ACTION ITEM: Please reproduce all the data exactly as written and omit the pictures.

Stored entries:
::::::::::
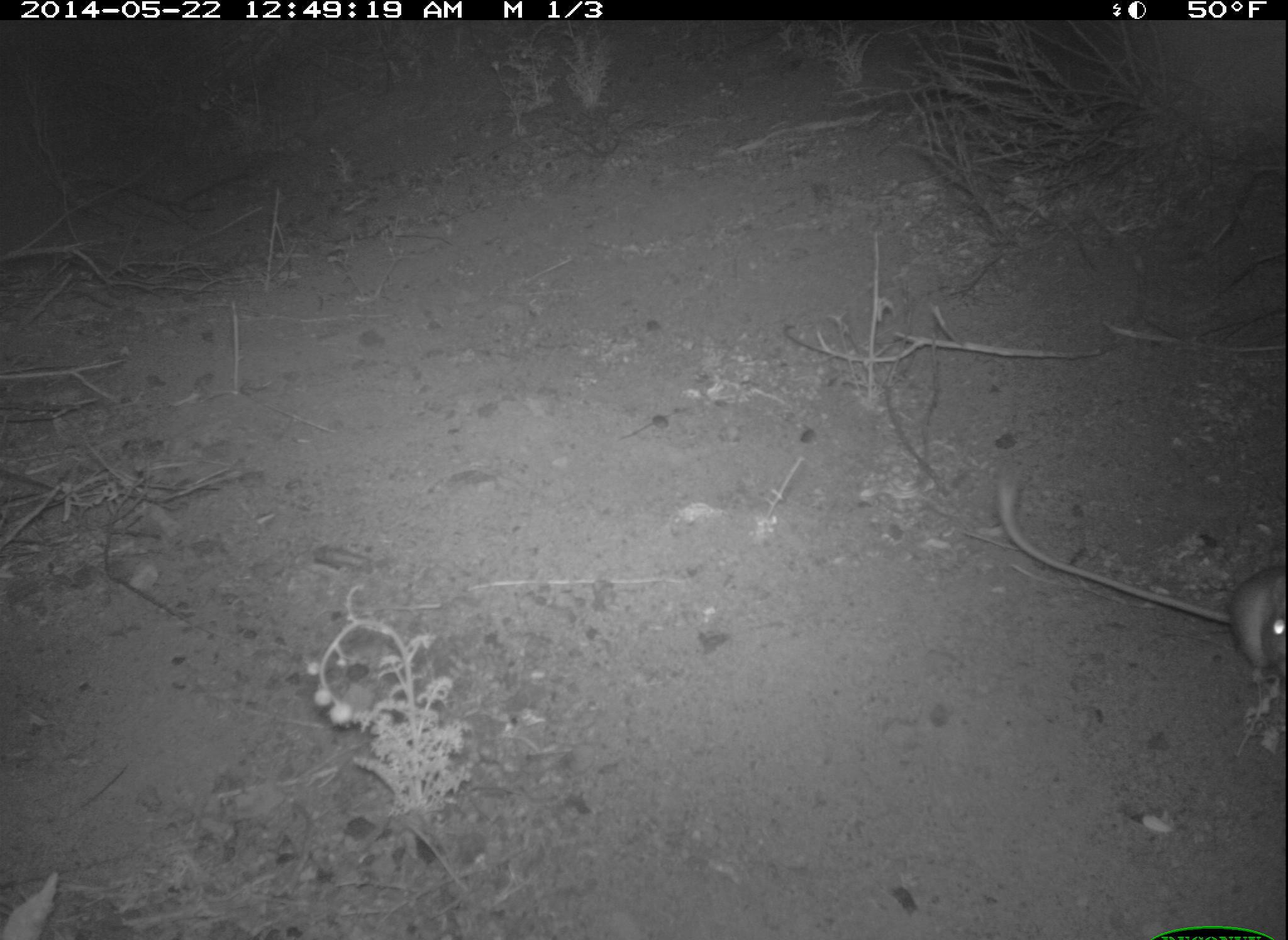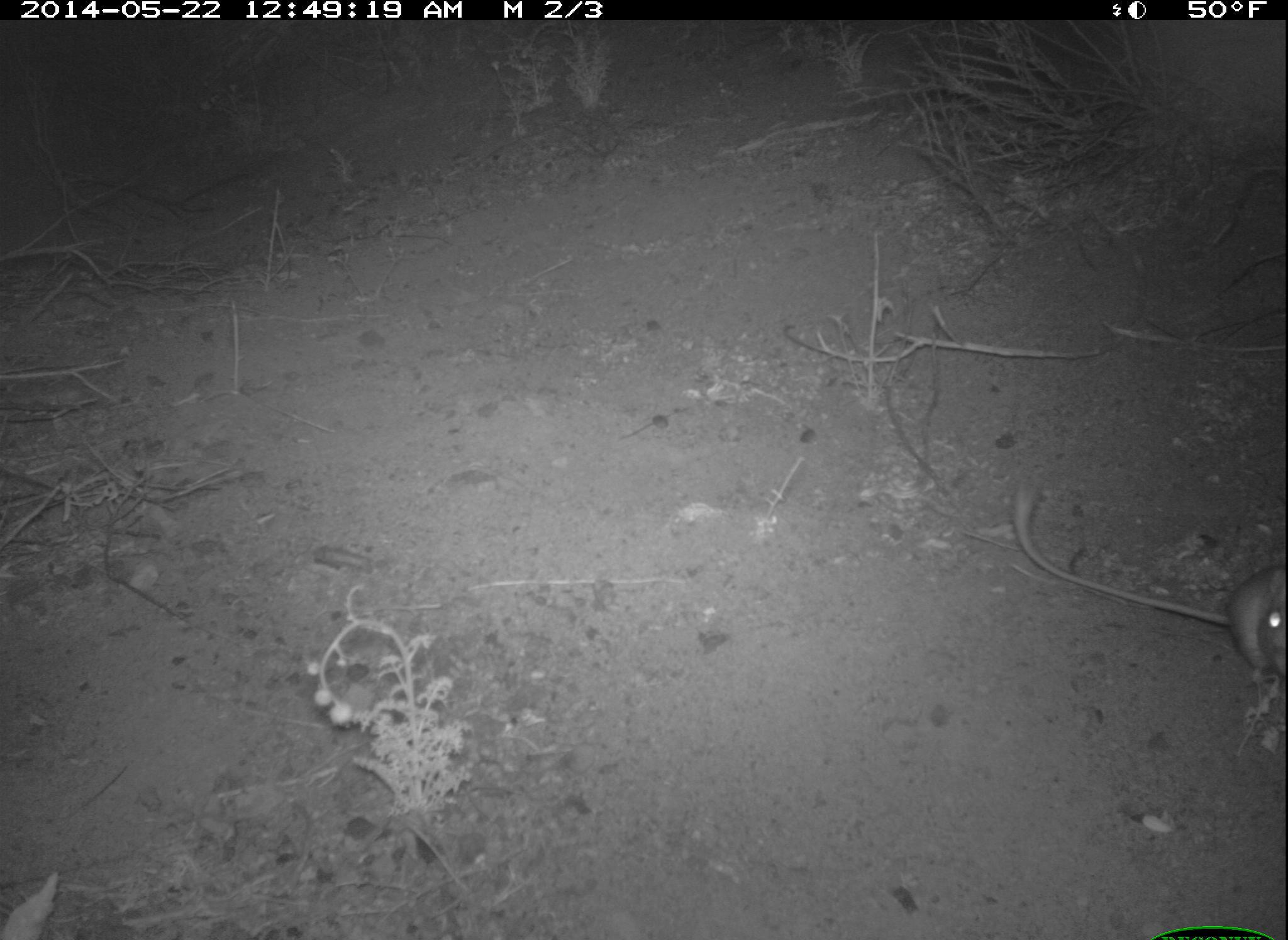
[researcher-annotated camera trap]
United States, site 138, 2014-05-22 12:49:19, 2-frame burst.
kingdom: Animalia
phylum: Chordata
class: Mammalia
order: Rodentia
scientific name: Rodentia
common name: rodent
::::::::::
OUTPUT OF THE EXERCISE:
[researcher-annotated camera trap]
United States, site 138, 2014-05-22 12:49:19, 2-frame burst.
kingdom: Animalia
phylum: Chordata
class: Mammalia
order: Rodentia
scientific name: Rodentia
common name: rodent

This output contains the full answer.